**Exercise**
Starting at the line that holds "site EFA_S1_EFA07, 3-frame burst.", transcribe every line to the end of the data exactly; include no other lines.

Data records below:

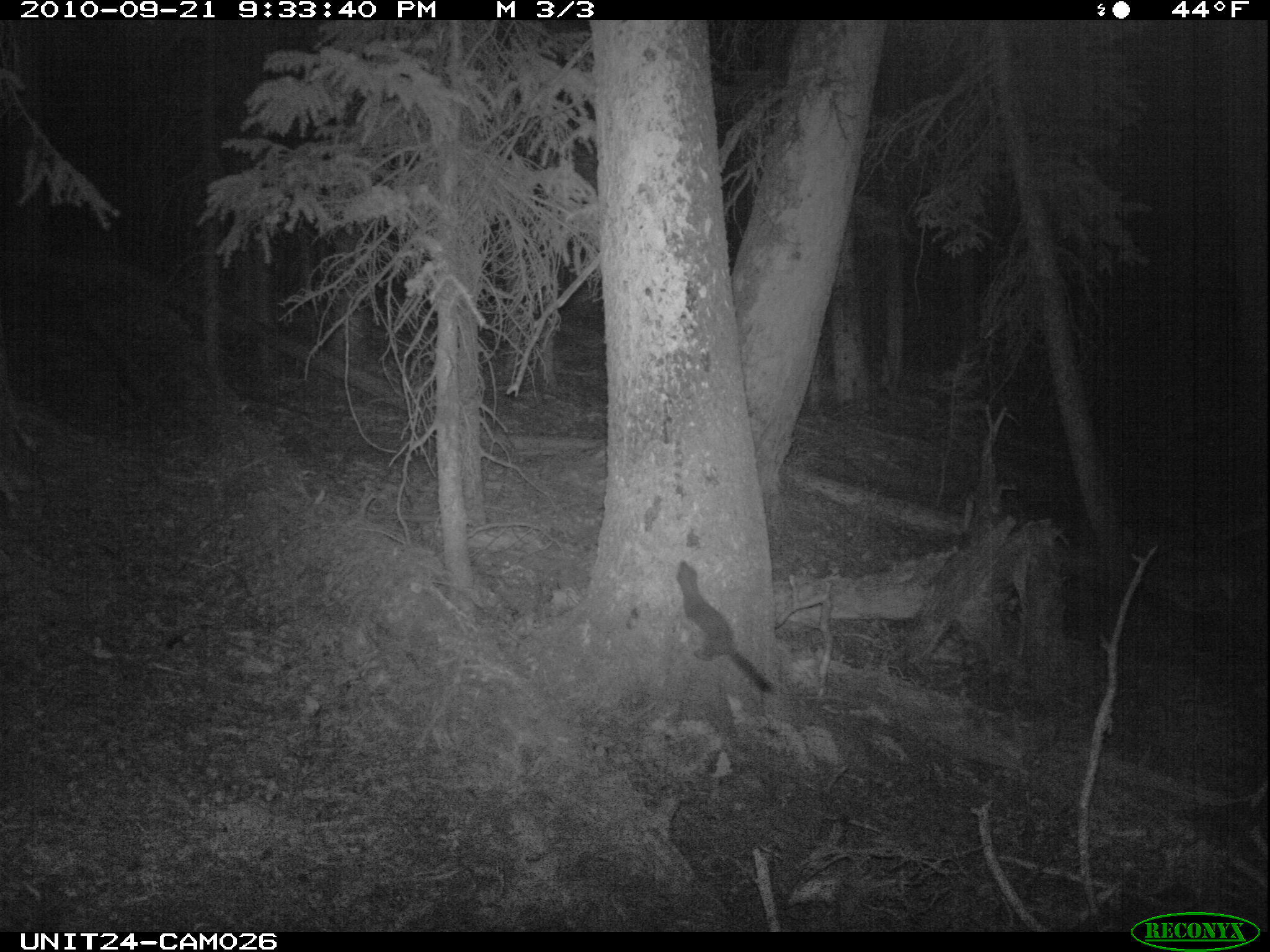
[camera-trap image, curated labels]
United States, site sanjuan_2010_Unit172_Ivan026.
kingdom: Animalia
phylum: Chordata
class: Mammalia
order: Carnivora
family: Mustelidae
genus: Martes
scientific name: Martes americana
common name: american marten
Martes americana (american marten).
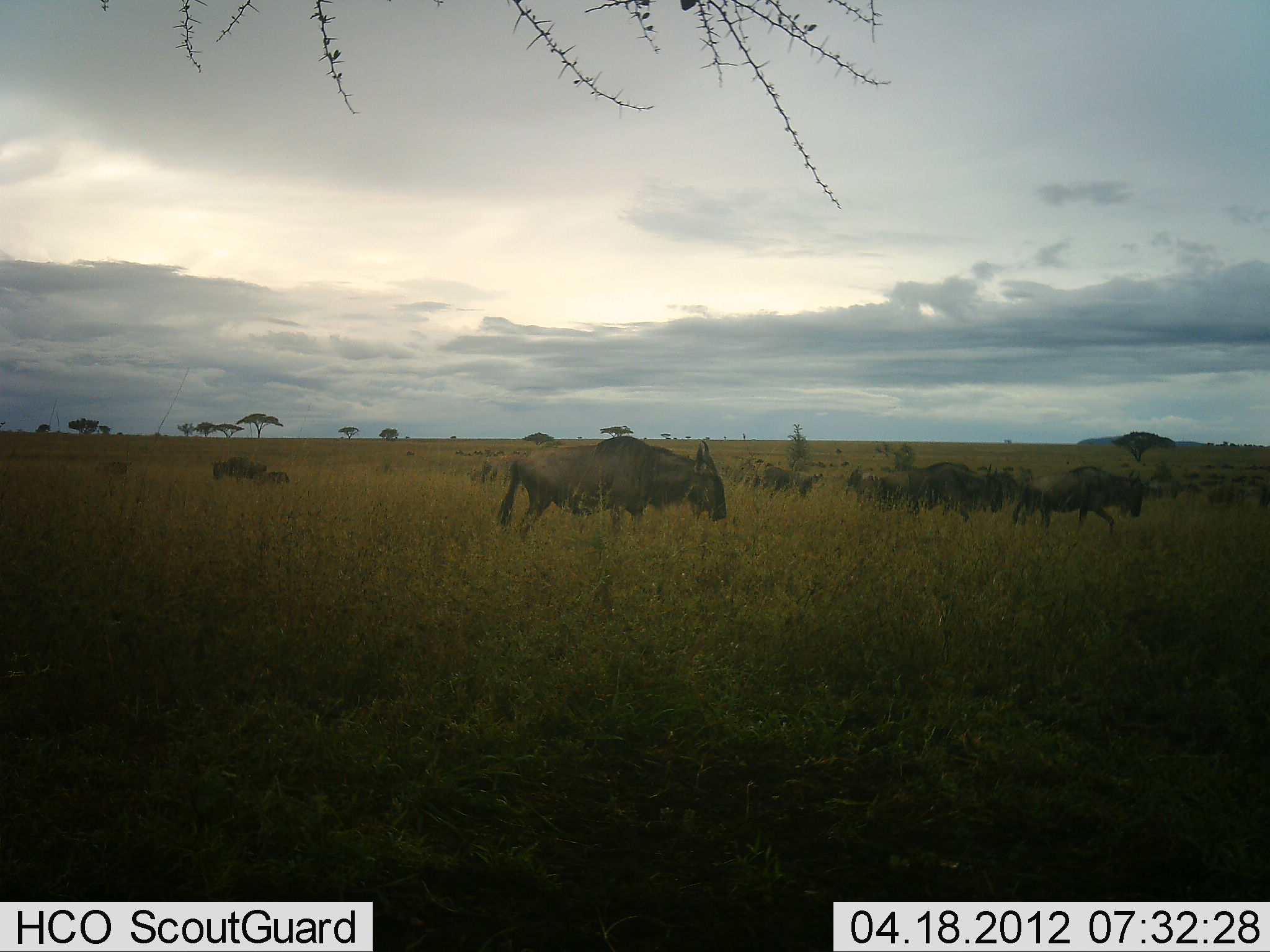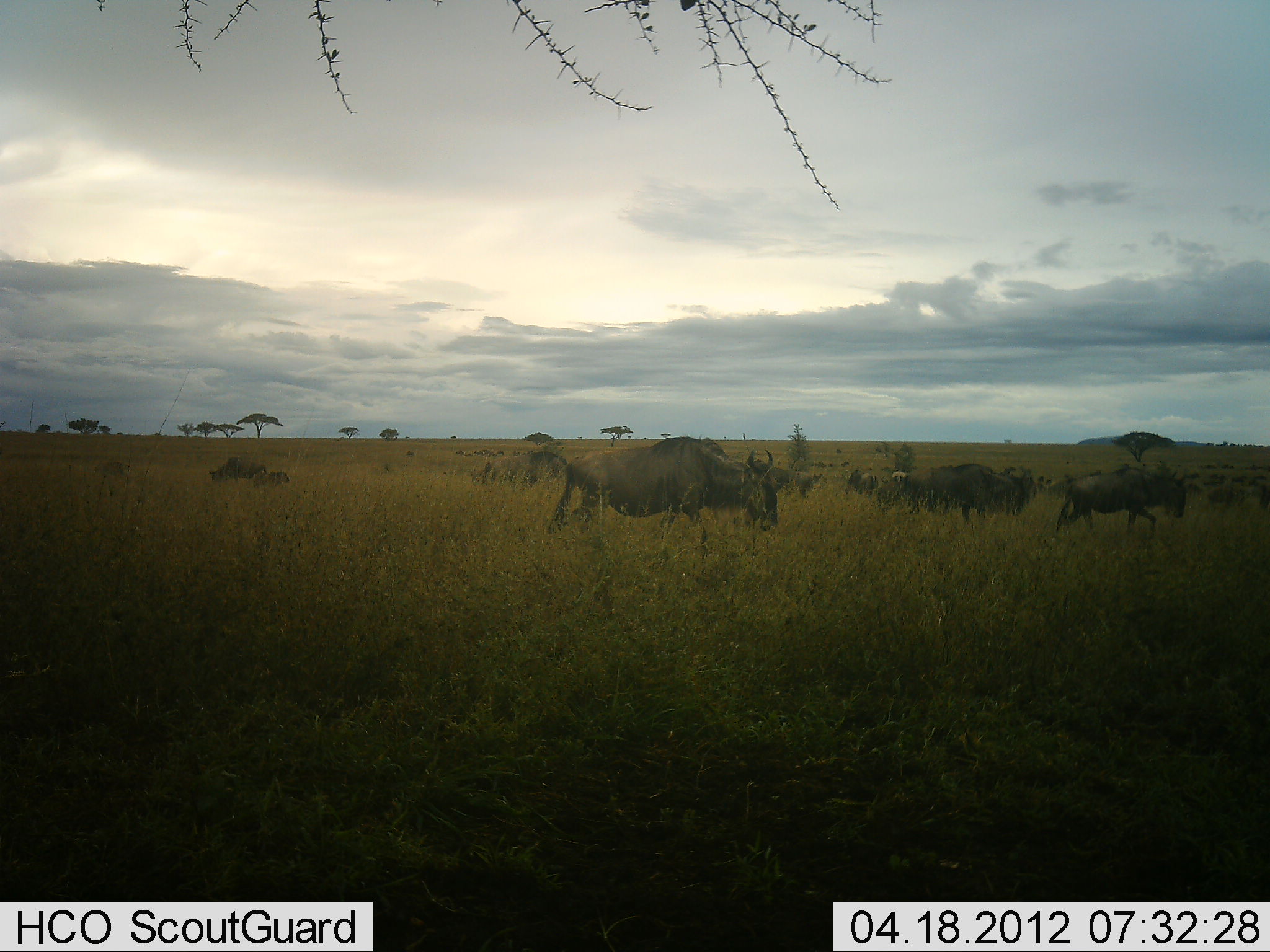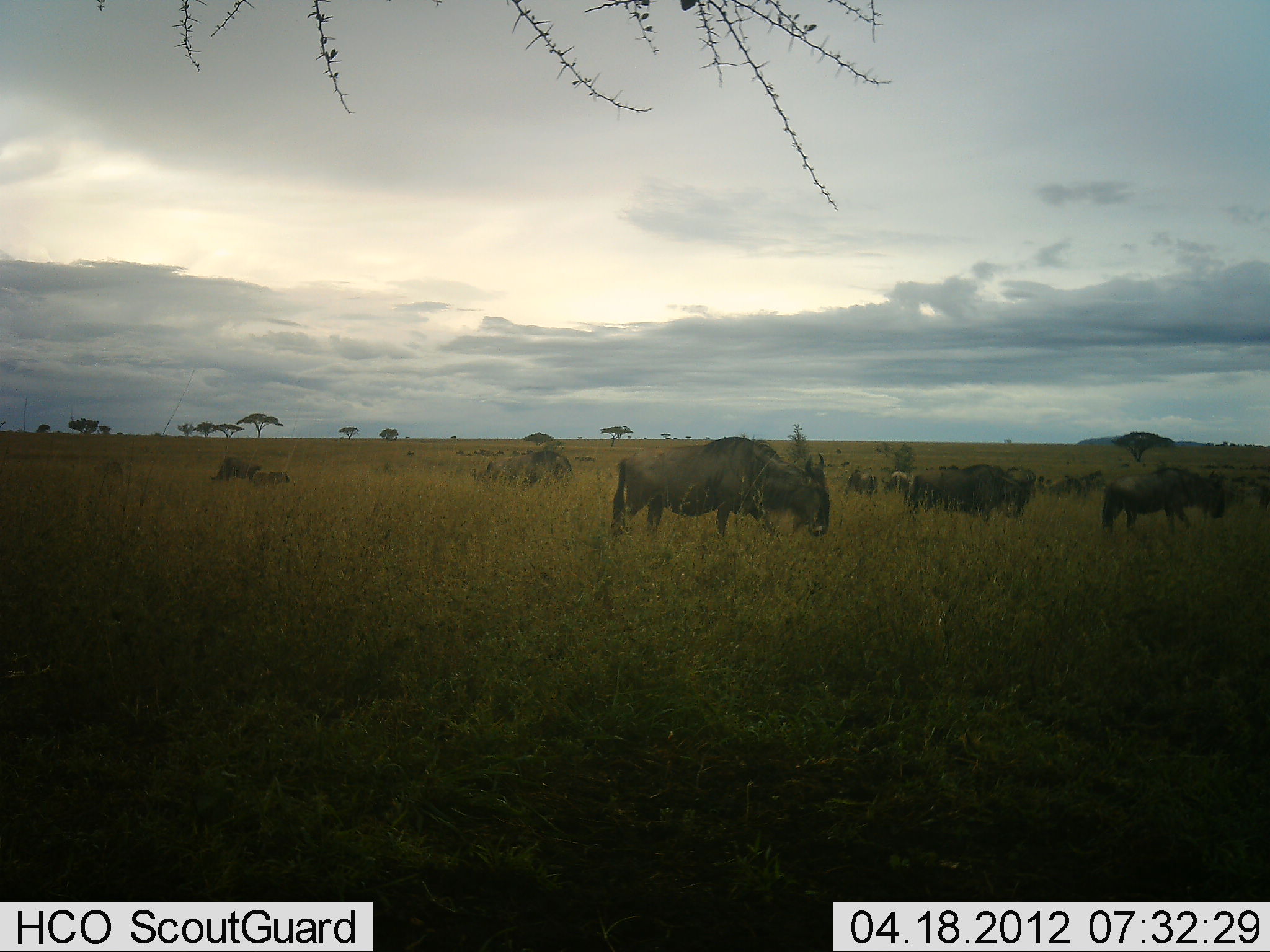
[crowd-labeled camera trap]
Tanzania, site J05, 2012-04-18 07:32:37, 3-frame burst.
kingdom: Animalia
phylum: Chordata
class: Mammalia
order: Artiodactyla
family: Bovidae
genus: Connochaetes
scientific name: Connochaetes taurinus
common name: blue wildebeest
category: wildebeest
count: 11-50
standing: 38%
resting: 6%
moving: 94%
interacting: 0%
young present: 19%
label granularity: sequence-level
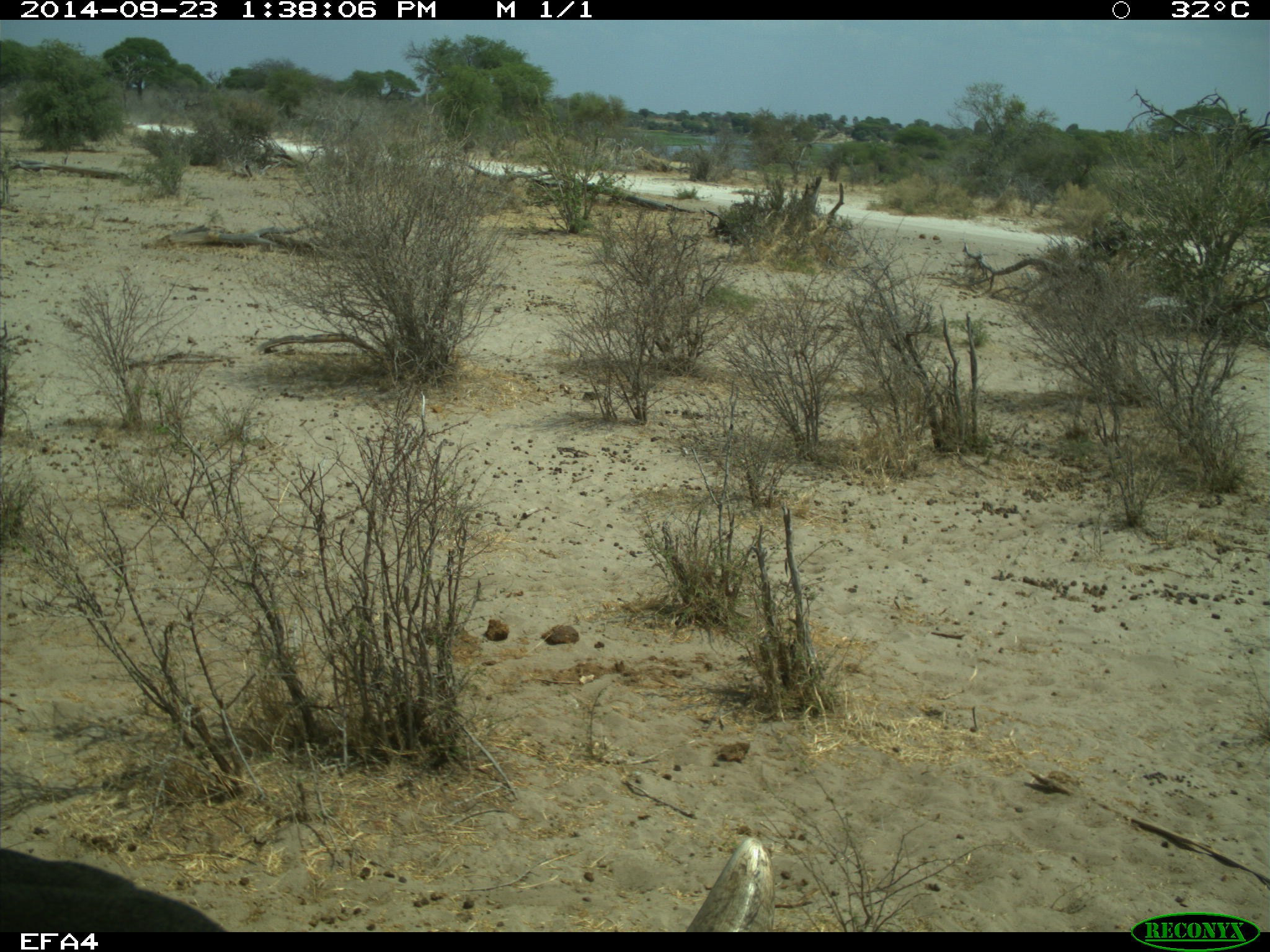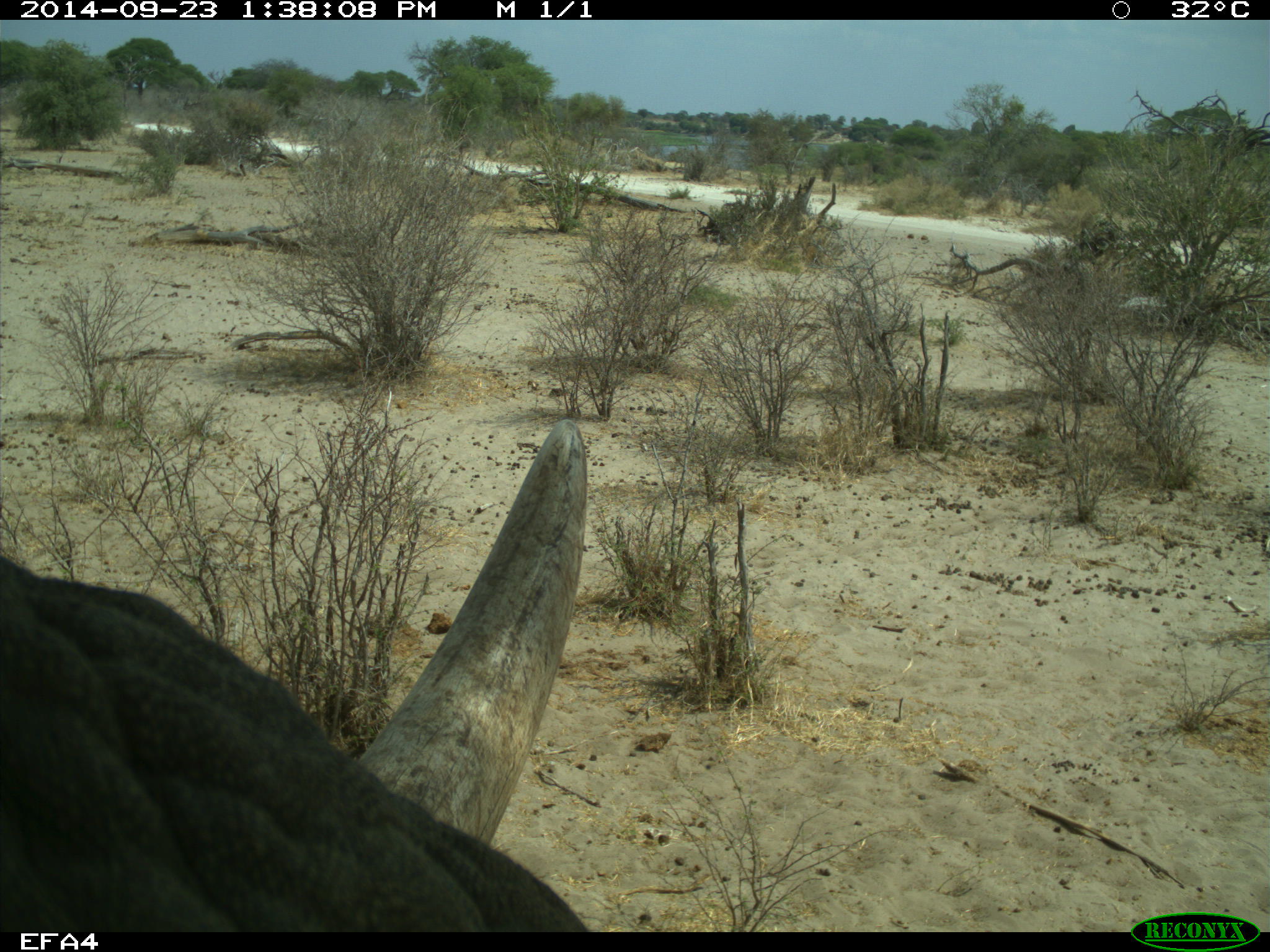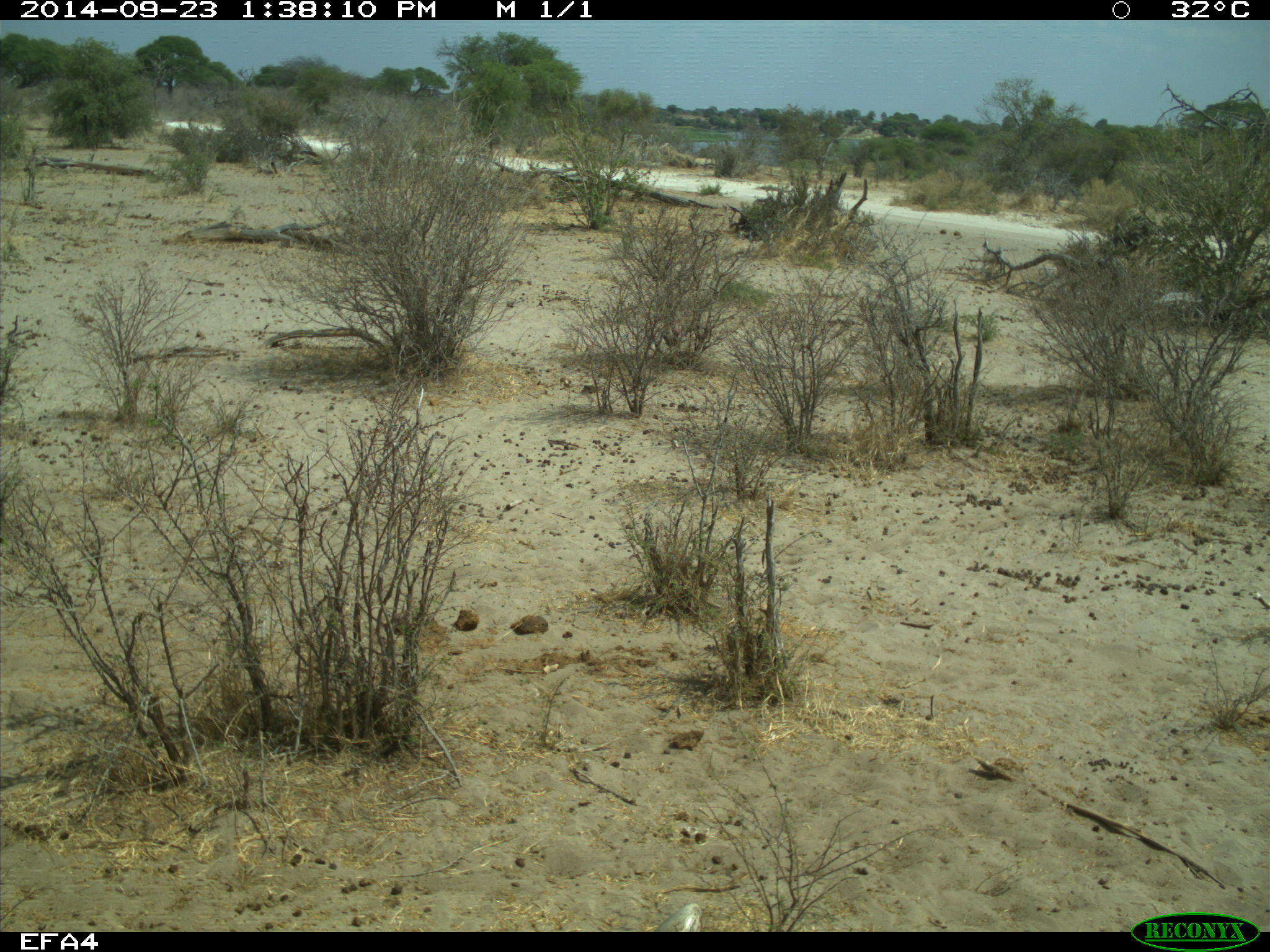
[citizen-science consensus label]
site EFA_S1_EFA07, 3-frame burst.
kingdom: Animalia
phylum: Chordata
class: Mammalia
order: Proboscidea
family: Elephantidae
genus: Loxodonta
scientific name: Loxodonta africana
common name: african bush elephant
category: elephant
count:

End of Data records.

**Answer below**
site EFA_S1_EFA07, 3-frame burst.
kingdom: Animalia
phylum: Chordata
class: Mammalia
order: Proboscidea
family: Elephantidae
genus: Loxodonta
scientific name: Loxodonta africana
common name: african bush elephant
category: elephant
count:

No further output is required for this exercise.